Relational data warehouses and their big price tags have long dominated complex analytics and reporting. However, the slow-changing data models and rigid field-to-field integration mappings are too fragile to support big data volume and variety. The data lake approach disables these problems.
“Data lakes” is a storage depository that holds data in its innate format which is used by “Data Scientists” for ideation and discovery. It is an effective approach to the challenges of data integration as enterprises increase their exposure to mobile and cloud-based applications and even the sensor-driven Internet of Things. Data lakes store large amounts of data at a cost 10-50 times lower than traditional “Data Warehouses” and gives business users immediate access to all data. Data Lake can contain machine generated data, social media content; click stream and even video and audio.

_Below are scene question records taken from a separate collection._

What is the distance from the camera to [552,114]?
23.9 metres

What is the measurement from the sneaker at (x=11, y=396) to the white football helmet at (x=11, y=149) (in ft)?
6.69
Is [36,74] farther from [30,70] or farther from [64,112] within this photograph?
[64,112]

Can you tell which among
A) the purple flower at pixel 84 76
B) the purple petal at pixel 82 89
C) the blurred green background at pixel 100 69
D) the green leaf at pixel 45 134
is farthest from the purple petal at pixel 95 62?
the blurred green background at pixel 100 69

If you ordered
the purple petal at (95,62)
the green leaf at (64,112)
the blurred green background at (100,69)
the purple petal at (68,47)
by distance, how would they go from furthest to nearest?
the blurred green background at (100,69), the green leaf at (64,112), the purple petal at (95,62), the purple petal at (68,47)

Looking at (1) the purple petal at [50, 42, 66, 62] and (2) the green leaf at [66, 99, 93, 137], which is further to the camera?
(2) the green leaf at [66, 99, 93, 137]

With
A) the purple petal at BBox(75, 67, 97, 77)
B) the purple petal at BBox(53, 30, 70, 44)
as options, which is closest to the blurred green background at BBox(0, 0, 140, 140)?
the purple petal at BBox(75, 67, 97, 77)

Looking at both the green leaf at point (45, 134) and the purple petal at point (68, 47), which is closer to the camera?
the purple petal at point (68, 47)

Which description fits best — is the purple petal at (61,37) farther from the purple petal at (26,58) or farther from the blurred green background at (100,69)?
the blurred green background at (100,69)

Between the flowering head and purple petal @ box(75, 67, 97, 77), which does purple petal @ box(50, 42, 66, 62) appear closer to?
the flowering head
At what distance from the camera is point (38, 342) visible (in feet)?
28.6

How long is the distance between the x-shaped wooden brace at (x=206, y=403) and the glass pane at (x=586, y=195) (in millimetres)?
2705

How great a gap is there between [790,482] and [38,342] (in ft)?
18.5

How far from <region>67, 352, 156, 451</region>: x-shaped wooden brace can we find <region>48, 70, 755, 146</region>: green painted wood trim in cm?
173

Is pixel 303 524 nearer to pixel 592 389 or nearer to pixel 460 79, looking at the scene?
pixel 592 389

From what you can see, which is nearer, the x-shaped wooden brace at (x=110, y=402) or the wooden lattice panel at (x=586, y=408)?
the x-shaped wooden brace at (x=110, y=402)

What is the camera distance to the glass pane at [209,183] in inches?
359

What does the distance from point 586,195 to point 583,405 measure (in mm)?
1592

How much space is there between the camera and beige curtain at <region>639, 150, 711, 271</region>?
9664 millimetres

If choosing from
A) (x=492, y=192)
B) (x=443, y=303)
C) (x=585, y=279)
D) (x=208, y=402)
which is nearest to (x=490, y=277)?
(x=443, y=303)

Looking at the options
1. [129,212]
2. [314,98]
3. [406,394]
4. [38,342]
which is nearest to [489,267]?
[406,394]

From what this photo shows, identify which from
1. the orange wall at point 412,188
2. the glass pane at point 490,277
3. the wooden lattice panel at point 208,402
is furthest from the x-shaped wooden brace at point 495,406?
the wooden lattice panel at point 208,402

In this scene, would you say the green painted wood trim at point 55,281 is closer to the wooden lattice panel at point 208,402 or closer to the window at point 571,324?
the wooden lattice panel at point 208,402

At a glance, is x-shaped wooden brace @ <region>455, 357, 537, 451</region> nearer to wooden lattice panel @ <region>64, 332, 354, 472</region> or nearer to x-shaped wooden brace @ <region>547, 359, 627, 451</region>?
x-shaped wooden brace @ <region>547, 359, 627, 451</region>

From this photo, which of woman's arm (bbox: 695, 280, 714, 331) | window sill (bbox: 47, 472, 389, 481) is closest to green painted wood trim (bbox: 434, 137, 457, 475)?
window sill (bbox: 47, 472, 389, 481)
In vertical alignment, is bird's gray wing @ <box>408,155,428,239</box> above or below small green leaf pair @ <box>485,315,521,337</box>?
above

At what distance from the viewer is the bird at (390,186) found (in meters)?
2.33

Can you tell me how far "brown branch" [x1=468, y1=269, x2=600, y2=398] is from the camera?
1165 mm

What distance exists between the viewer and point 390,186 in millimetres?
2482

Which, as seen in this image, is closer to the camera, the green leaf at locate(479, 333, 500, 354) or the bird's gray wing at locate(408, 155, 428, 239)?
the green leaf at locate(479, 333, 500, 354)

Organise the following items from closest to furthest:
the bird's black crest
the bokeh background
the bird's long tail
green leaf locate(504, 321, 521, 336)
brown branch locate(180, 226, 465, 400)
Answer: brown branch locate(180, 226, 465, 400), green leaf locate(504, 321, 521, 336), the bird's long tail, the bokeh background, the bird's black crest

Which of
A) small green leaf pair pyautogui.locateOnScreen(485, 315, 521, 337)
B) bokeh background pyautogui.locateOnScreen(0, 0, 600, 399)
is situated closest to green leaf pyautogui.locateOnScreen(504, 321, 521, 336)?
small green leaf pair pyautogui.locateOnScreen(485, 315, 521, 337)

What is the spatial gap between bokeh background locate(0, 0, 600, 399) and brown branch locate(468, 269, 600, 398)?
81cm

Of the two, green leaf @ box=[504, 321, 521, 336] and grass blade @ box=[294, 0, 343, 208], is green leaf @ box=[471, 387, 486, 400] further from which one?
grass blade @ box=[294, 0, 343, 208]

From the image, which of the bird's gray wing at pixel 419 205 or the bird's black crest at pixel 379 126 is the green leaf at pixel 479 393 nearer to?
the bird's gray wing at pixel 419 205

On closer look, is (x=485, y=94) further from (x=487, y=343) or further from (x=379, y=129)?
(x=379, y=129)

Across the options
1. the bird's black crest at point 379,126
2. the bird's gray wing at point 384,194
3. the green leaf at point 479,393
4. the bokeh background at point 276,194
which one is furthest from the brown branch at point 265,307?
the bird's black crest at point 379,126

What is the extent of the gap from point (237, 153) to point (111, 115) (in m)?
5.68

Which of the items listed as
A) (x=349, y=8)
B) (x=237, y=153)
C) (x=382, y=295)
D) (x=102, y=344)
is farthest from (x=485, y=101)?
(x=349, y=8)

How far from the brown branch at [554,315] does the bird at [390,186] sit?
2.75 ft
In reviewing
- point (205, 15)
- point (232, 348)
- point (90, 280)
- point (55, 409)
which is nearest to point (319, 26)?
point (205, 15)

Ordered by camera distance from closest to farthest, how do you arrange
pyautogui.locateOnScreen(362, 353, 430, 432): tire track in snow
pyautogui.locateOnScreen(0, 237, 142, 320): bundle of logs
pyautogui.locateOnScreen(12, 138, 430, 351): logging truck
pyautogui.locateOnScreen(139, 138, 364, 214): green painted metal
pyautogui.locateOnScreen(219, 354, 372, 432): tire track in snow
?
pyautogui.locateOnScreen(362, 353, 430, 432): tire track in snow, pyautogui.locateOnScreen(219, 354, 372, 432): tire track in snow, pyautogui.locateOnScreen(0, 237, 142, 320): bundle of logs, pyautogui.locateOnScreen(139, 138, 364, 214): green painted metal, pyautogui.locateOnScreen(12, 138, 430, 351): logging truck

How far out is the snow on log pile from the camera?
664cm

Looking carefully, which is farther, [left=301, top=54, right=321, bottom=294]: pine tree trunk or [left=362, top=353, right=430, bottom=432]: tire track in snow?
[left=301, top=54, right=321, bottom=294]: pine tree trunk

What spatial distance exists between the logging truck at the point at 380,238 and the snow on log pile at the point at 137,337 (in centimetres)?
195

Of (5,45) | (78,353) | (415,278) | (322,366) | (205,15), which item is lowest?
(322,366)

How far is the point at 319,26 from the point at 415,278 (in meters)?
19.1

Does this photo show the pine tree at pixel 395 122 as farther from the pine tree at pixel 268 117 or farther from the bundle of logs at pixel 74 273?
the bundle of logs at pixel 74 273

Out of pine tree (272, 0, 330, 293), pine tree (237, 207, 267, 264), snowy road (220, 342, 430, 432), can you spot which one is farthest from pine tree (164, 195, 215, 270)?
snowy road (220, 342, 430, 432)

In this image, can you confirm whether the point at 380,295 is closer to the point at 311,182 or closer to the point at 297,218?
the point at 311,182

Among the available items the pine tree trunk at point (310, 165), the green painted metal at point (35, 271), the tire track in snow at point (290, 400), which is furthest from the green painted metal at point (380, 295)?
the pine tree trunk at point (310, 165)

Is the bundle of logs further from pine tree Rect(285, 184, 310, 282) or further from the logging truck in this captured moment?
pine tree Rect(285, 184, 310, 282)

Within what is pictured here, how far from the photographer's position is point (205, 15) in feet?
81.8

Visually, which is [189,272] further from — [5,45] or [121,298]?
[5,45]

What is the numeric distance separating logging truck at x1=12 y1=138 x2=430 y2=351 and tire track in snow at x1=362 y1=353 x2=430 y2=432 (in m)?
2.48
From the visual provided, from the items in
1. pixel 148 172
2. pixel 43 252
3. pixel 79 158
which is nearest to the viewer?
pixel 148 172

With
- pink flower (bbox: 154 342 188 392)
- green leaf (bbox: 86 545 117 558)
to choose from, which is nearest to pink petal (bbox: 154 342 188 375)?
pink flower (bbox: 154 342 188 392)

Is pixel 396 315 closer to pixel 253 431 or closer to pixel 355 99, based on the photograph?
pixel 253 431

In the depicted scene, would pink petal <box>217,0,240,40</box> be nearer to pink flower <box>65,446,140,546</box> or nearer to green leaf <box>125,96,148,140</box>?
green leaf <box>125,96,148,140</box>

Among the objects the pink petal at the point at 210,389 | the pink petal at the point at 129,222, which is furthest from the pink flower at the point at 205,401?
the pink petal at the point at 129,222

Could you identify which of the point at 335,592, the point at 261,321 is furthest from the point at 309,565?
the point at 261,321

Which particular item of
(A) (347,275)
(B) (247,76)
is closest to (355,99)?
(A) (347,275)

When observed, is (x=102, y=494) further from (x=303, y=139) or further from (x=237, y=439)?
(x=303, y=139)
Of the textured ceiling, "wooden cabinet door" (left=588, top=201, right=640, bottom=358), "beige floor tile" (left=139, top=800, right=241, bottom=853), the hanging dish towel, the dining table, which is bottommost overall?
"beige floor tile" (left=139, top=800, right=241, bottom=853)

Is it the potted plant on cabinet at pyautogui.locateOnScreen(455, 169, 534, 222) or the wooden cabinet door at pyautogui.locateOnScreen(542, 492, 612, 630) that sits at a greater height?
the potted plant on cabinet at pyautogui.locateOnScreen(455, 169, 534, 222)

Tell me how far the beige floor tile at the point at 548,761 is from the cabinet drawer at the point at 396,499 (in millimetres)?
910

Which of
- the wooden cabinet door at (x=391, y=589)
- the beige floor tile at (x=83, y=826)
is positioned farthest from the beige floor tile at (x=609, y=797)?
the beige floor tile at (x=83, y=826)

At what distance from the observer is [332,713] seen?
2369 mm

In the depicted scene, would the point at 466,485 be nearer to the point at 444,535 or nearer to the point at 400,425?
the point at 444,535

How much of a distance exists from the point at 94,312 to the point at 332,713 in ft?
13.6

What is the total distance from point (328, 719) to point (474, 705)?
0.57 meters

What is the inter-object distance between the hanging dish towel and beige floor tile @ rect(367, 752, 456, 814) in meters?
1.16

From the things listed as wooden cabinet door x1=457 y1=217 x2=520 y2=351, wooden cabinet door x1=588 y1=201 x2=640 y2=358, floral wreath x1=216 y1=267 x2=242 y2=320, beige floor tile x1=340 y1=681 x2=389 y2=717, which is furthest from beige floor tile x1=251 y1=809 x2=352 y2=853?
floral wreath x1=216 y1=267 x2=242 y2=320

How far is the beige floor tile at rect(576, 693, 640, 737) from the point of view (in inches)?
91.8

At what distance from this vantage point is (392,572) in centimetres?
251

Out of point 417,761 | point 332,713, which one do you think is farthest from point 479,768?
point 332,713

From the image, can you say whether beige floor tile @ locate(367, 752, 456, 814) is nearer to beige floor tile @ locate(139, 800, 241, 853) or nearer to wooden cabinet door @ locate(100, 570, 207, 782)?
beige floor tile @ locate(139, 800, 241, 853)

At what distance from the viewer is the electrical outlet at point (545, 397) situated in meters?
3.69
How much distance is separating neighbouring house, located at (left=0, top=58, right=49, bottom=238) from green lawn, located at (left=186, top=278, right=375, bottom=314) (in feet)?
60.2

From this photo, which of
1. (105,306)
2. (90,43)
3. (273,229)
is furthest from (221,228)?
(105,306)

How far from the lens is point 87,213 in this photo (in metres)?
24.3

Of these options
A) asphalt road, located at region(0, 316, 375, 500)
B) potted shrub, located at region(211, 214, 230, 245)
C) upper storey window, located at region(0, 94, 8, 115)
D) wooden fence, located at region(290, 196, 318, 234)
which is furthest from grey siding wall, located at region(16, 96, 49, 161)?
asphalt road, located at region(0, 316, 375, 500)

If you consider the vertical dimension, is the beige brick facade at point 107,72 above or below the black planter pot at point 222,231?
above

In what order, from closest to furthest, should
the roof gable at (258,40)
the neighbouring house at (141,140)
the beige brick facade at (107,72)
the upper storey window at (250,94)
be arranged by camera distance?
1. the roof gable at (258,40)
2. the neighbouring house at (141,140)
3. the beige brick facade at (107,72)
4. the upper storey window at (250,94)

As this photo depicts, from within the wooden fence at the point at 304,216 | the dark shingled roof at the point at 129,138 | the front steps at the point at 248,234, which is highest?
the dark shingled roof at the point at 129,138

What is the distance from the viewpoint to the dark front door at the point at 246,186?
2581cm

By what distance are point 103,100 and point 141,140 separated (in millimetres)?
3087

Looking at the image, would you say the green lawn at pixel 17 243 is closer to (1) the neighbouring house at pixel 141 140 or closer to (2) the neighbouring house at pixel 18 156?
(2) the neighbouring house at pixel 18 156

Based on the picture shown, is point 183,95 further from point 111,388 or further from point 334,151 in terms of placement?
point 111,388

Traditional data warehouses are limited to structured data but Data Lake can hold any type of data.
Data Lake accepts inputs from various sources and can preserve both the original data fidelity and the lineage of data transformations. Data models emerge with usage over time rather than being imposed as a huge block of data. The lake can serve as an assembly point for the data warehouse, the location of a more carefully “treated” data for reporting and analysis in batch mode.
However some experts regard data lakes as a “Fallacy”. Data lakes are marketed as enterprise wide data management platforms for analyzing disparate sources of data in its native format. The idea is simple: rather than placing data in a data store, you move it into a data lake in its original format. This knocks out the upfront costs of data transformation which makes it a cheap storage house in this data driven economy.
Data lakes carry substantial risks. Biggest risk is its inability to determine data quality .Absence of any mechanism to maintain data quality ends up turning data lake into a data marsh. Another risk is certainty and access control since it is a ungoverned store.
Data lakes are going to be critical for successful enterprise because what companies are realizing with the new upcoming standards like “Hadoop” & “MapReduce” is that they can keep all sorts of data about their business and form their businesses into common structure. It is bringing together application data & analytics in seamless manner because of its huge storage capacity and immediate modelling feature.